In my youth, the scariest thought I could summon was not that there was a monster under the bed, but that somehow a long, slithery snake had decided to have a nap tucked lengthwise between the sheet and the mattress, over the edge to where the sheets were tucked in – and after I risked putting my bare, vulnerable feet down toward the undoubted snake pit, it would decide it was time to slither out, its flat reptilian eyes scanning the horizontal landscape between the sheets to find something to latch onto and maybe eat.

Unlikely? Utterly. Chilling? Sha.

But now I’m an old lady. Screw the snakes; I have a new terror:

I fear the ringing phone, followed by the voice of someone saying “Where ARE you? We’re all WAITING for you!”

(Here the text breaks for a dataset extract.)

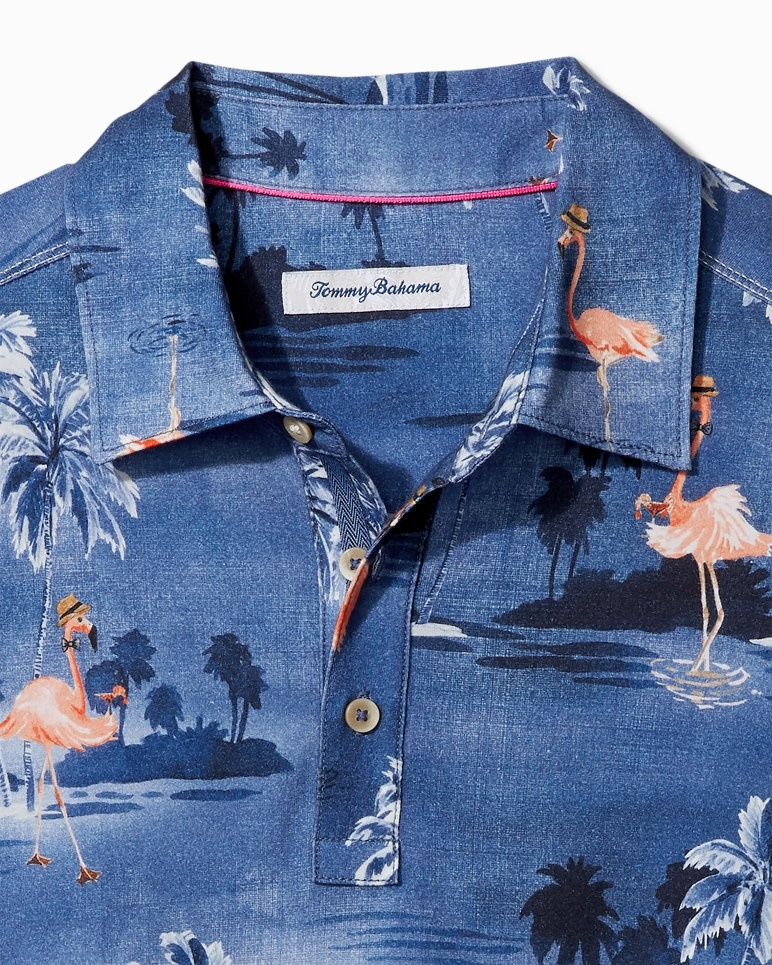 TOMMY BAHAMA Tommy Bahama Flow Mingle Polo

In the last month or so, I’ve missed multiple appointments and plans. Really – multiple. One phone call during which time I was going to browbeat the members of the fundraising committee for my high school reunion into doing EXACTLY AS I WANTED, and I had good plans, too. Instead, I sat at the kitchen table thinking about working on a job but really moseying around Facebook like a waste product while, far from my awareness, the rest of the committee agreed to something utterly boring. DAMN it!

And then – I more than owed Eleanor, Steve, and darling Caroline a meal for all they’ve cooked for me, so I invited them to brunch at a local restaurant on Sunday. When Sunday arrived, I curled my toes in solitary splendor and turned over and went back to sleep. They called me several times to make sure I wasn’t wrapped around a bridge abutment with an 18-wheeler on top of me, but I never answered the phone. Too busy snoring. They had brunch without me, and rightly so. I was humiliated.

And today, I KNEW my appointment with Grace was at 9:30 at Body Dynamics; I was paying attention. Yet even as I knew it, I also decided I didn’t have to leave my house until 9:30. At 9:35, I chastised myself – silly. You’re running five minutes behind schedule; there goes your bubble of time for traffic.

At 9:40, charming Devon at Body Dynamics called me to see if I was making the up-close acquaintance of a bridge abutment. We’re expecting you – where are you?

(And it’s not the first time Devon and I have had such a call, either.)

I’ve gotten foggy about time. I don’t know what’s going on. If I’m found comatose in front of my computer, someone tell the EMTs “She said she was having trouble keeping track of time,” so they can trepan me in the right area of the skull.

Is it just because life is in upheaval with all the workmen tromping through my house at odd hours? Have I actually lost the ability to set up things outside of the normal schedule? Is there a brain tumor creating little bridge abutments in the grey matter? Am I just an idiot? Is this the true beginning of old age?

No me gusta.

Now I fear the call that lets me know I’ve screwed up again. If you really wanted to be cruel, you could prank me easily… but who would be that mean to the hopelessly disadvantaged?!

I spend so much time focusing on my physical health. I think it’s time to look into my mental alertness!

You’ve been warned; if we’re planning something, a reminder call, text, or email might help!


Yes, I’m using the alerts on my phone. They are USELESS to me. (Thanks for the suggestion, though.)